On Fri, Sep 15, 2023 at 12:13:31AM +0000, Joel Fernandes wrote:
> On Thu, Sep 14, 2023 at 09:53:24PM +0000, Joel Fernandes wrote:
> > On Thu, Sep 14, 2023 at 06:56:27PM +0000, Joel Fernandes wrote:
> > > On Thu, Sep 14, 2023 at 08:23:38AM -0700, Paul E. McKenney wrote:
> > > > On Thu, Sep 14, 2023 at 01:13:51PM +0000, Joel Fernandes wrote:
> > > > > On Thu, Sep 14, 2023 at 04:11:26AM -0700, Paul E. McKenney wrote:
> > > > > > On Wed, Sep 13, 2023 at 04:30:20PM -0400, Joel Fernandes wrote:
> > > > > > > On Mon, Sep 11, 2023 at 4:16 AM Paul E. McKenney <paulmck@kernel.org> wrote:
> > > > > > > [..]
> > > > > > > > > I am digging deeper to see why the rcu_preempt thread cannot be pushed out
> > > > > > > > > and then I'll also look at why is it being pushed out in the first place.
> > > > > > > > >
> > > > > > > > > At least I have a strong repro now running 5 instances of TREE03 in parallel
> > > > > > > > > for several hours.
> > > > > > > >
> > > > > > > > Very good!  Then why not boot with rcutorture.onoff_interval=0 and see if
> > > > > > > > the problem still occurs?  If yes, then there is definitely some reason
> > > > > > > > other than CPU hotplug that makes this happen.
> > > > > > > 
> > > > > > > Hi Paul,
> > > > > > > So looks so far like onoff_interval=0 makes the issue disappear. So
> > > > > > > likely hotplug related. I am ok with doing the cpus_read_lock during
> > > > > > > boost testing and seeing if that fixes it. If it does, I can move on
> > > > > > > to the next thing in my backlog.
> > > > > > > 
> > > > > > > What do you think? Or should I spend more time root-causing it? It is
> > > > > > > most like runaway RT threads combined with the CPU hotplug threads,
> > > > > > > making scheduling of the rcu_preempt thread not happen. But I can't
> > > > > > > say for sure without more/better tracing (Speaking of better tracing,
> > > > > > > I am adding core-dump support to rcutorture, but it is not there yet).
> > > > > > 
> > > > > > This would not be the first time rcutorture has had trouble with those
> > > > > > threads, so I am for adding the cpus_read_lock().
> > > > > > 
> > > > > > Additional root-causing might be helpful, but then again, you might
> > > > > > have higher priority things to worry about.  ;-)
> > > > > 
> > > > > No worries. Unfortunately putting cpus_read_lock() around the boost test
> > > > > causes hangs. I tried something like the following [1]. If you have a diff, I can
> > > > > quickly try something to see if the issue goes away as well.
> > > > 
> > > > The other approaches that occur to me are:
> > > > 
> > > > 1.	Synchronize with the torture.c CPU-hotplug code.  This is a bit
> > > > 	tricky as well.
> > > > 
> > > > 2.	Rearrange the testing to convert one of the TREE0* scenarios that
> > > > 	is not in CFLIST (TREE06 or TREE08) to a real-time configuration,
> > > > 	with boosting but without CPU hotplug.	Then remove boosting
> > > > 	from TREE04.

**Task requirements**
According to the mailing-list excerpt, what happened when cpus_read_lock() was put around the boost test? Please answer in one sentence. The data after this point is separate from the mailing-list excerpt.

**Stored data**
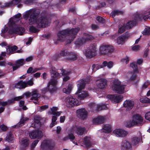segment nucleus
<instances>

**Written reply**
Putting cpus_read_lock() around the boost test caused hangs.